Medusa Deluxe (2022)

Extravagância queer

título original (ano)
Medusa Deluxe (2022)
país
Reino Unido
gênero
Drama, Suspense
duração
101 minutos
direção
Thomas Hardiman
elenco
Clare Perkins, Kayla Meikle, Lilit Lesser, Debris Stevenson, Anita-Joy Uwajeh, Kae Alexander, Harriet Webb, Darrell D’Silva, Heider Ali, Luke Pasqualino, Nicholas Karimi, Michelle Parker, John Alan Roberts
visto em
Cinemas

Alguém matou o cabeleireiro Mosca durante uma competição de penteados. Ao que tudo indica, esta seria uma disputa de baixa relevância, restrita a poucos profissionais de uma cidadezinha. No entanto, para os participantes, trata-se do momento mais aguardado do ano, para o qual vêm se preparando há meses. Compreende-se que, por inveja ou vingança, alguém tenha eliminado o artista azarão, que teria, pela primeira vez, verdadeiras chances de vitória. Desde a primeira cena, está morto o homem em torno do qual gira toda a história. 

Curiosamente, seu rosto não será visto, apenas sugerido pela fala de terceiros. Nunca testemunhamos o crime, nem descobrirmos o cadáver (situado num andar superior, ao qual os possíveis malfeitores jamais têm acesso). Os policiais estão ausentes, embora se vejam carros com girofaros ligados na rua. Nenhuma investigação se instaura por parte das autoridades. As únicas suspeitas, neste caso, provêm dos acusados, atacando uns aos outros, verbal e fisicamente. Esta é a oportunidade de reacender desavenças adormecidas, disparar preconceitos, revelar segredos e mostrar do que estas pessoas são capazes.
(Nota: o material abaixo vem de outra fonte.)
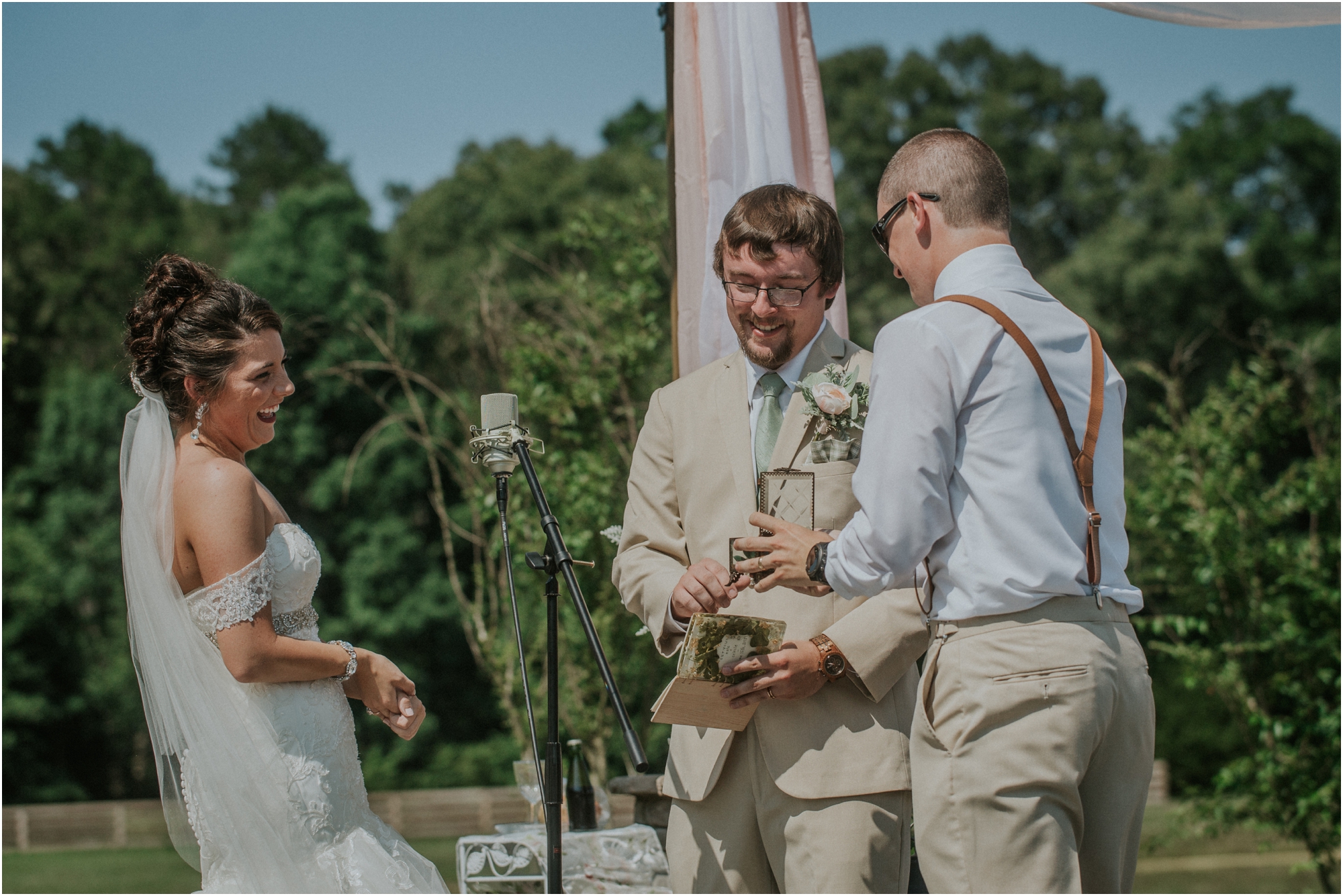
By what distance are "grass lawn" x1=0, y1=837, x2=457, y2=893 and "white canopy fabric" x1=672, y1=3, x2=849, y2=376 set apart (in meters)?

Em outras palavras, o crime constitui mera desculpa, um catalisador em plano de fundo para que os personagens se digladiem, temendo ser descobertos ou presos pelo crime que, supostamente, não cometeram. Afinal, há outras irregularidades em jogo: a possível compra de resultados da competição, o uso indiscriminado de cantores para influenciar os jurados, o envolvimento amoroso de diversos cabeleireiros com o diretor do evento. Há culpados demais ou, melhor dizendo, todos possuem pendências não resolvidas. O motivo do cadáver escalpelado — neste contexto, o homicídio envolve cabelos arrancados — permite iniciar o filme quando os ânimos já estão bem exaltados. Há catarse a gosto, em todas as cenas.

Golpes do destino e exageros se inserem numa estética assumidamente kitsch, em oposição ao realismo procurado pela maioria dos filmes em plano-sequência.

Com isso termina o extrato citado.